Tech Art Design

Advent of code 2023

TLDR: See the github repo AoC

I try to do Advent of Code every year but it usually gets sidelined. In 2023 I set myself the task of doing it in Python, Rust and Zig to expose myself to new languages and play around with the idiomatic way to do things in different languages.

I started well and got to day 5 but then I got distracted by some fun.

Day 05 is a great example of a AoC problem. Part A introduces a pretty basic problem, but Part B blows the trivial solution out of the water by just increasing the search space by orders of magnitude.

In a nutshell the problem is this. You start with an initial value, and a series of mappings. You have to put the value through the mappings and then find the lowest value, that's your answer.

Part A starts out with 14 values so it's pretty quick, Part B changes this to pairs, so you have a start value and a size. This means that instead of 14 values you have 4,000,000,000.

Brute Force

Using the basic brute force approach for Part B was pretty silly. On the original Python implementation it was taking many hours which wasn't really a 'good' solution, so I thought of doing it in parallel.

It was pretty easy to rewrite to use multiprocessing pools which was a pretty linear improvement based on the number of cores in the system. 8 cores made it about 8 times faster.

The Rust implementation was a similar speed improvement, it was orders of magnitude faster just out of the box, and using the par_iter function had a similar improvement in speed to python.

It was still taking many minutes which was not ideal

Calculating the ranges

It was pretty easy to figure out that it should be possible to translate the entire range through the mappings and this would reduce it from 4,000,000,000 back down to a small number of operations.

TLDR, this approach took the python implementation down from hours to less than 1 second.

Functional Programming

I was playing around with F# and tried to solve the problem fully functionally, but it ended up being a bit of an issue.

Using the brute force method it would use about 16 gig of RAM just to compute the input and output vectors using map, so coding tit imperatively was the only way I figured out how to solve the problem.

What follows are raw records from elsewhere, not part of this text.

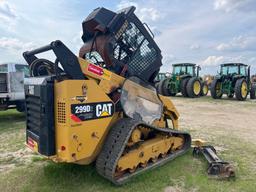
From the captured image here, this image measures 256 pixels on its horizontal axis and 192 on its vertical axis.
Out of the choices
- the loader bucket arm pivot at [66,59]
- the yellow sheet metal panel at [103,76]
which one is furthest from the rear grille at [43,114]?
the yellow sheet metal panel at [103,76]

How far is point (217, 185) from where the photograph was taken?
152 inches

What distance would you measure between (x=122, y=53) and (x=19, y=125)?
5.49m

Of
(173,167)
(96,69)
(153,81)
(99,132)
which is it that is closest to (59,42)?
(96,69)

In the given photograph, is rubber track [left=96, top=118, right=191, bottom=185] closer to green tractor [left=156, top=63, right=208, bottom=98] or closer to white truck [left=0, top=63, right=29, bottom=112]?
white truck [left=0, top=63, right=29, bottom=112]

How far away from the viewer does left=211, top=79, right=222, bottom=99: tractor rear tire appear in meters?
17.7

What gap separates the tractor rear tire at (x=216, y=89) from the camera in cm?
1769

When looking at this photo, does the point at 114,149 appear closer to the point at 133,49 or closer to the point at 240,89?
the point at 133,49

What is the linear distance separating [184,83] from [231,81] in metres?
3.02

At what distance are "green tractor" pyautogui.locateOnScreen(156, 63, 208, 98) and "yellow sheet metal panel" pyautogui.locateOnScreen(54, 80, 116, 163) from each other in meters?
15.2

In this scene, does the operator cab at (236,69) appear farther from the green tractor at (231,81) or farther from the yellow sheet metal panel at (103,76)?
the yellow sheet metal panel at (103,76)

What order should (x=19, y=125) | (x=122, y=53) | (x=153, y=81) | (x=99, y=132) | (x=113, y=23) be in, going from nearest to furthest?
(x=99, y=132) < (x=113, y=23) < (x=122, y=53) < (x=153, y=81) < (x=19, y=125)

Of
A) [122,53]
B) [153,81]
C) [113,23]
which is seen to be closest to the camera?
[113,23]

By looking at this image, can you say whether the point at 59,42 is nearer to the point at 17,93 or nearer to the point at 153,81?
the point at 153,81

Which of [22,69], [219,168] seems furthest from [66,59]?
[22,69]
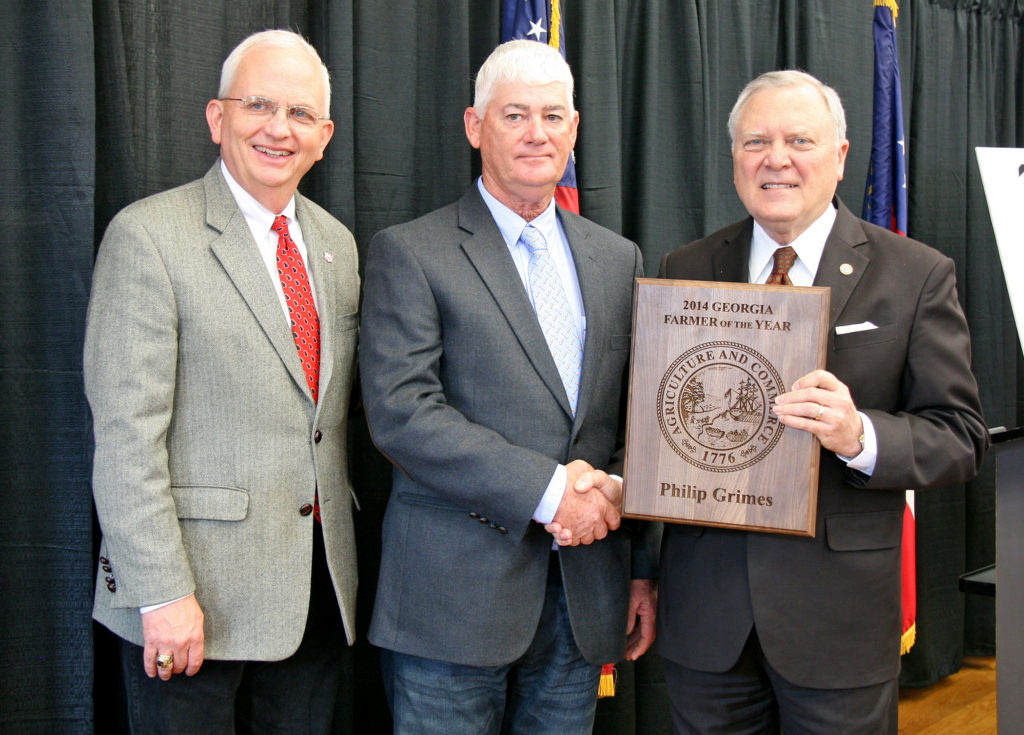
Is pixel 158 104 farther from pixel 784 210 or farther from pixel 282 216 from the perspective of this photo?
pixel 784 210

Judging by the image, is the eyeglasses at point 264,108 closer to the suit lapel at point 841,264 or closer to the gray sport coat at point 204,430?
the gray sport coat at point 204,430

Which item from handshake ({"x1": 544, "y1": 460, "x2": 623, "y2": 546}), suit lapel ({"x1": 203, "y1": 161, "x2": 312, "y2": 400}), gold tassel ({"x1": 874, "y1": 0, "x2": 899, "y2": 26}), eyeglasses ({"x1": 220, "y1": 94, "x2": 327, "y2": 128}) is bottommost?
handshake ({"x1": 544, "y1": 460, "x2": 623, "y2": 546})

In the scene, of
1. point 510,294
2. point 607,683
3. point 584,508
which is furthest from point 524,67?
point 607,683

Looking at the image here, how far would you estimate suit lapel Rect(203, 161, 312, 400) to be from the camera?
5.34ft

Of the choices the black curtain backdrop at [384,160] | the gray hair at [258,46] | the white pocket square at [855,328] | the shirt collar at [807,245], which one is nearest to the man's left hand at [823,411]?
the white pocket square at [855,328]

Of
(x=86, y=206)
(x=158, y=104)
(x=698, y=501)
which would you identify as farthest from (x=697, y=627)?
(x=158, y=104)

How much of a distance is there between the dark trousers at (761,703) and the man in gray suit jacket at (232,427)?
0.66m

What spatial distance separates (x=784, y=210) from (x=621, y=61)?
1.44m

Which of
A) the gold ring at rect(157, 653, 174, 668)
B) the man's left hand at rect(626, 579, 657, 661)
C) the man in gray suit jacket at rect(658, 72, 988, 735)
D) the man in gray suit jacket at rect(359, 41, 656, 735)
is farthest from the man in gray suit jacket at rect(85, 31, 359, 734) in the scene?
the man in gray suit jacket at rect(658, 72, 988, 735)

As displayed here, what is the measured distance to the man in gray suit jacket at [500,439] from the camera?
5.30 feet

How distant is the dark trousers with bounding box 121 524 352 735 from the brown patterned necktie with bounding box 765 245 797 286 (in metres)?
1.00

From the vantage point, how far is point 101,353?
1516mm

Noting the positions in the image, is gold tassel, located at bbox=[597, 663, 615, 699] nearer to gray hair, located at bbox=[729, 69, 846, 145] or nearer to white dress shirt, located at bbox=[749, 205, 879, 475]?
white dress shirt, located at bbox=[749, 205, 879, 475]

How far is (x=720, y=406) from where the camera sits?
5.20 feet
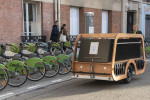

Still trying to figure out if there is a nicer way to do it.

Conclusion

I did a proper write up which I presented at work as an education session at work.

I'll fill this out when I've got more time, but this ended up being a really good problem to solve in different ways. These kind of experiments are just what you need sometimes to blow out the cobwebs. It's why things like AoC and Leet Code can be useful learning experiences. You set yourself challenges to go along with the inherent challenge of the problem. Try solving it in a new language, or just using recursive functions, or using functional programming techniques.

For 2024 I'm going to try doing the same kind of thing but probably focus on doing it in Rust first where possible. I really want to get better at Rust as it does look to be the successor to C.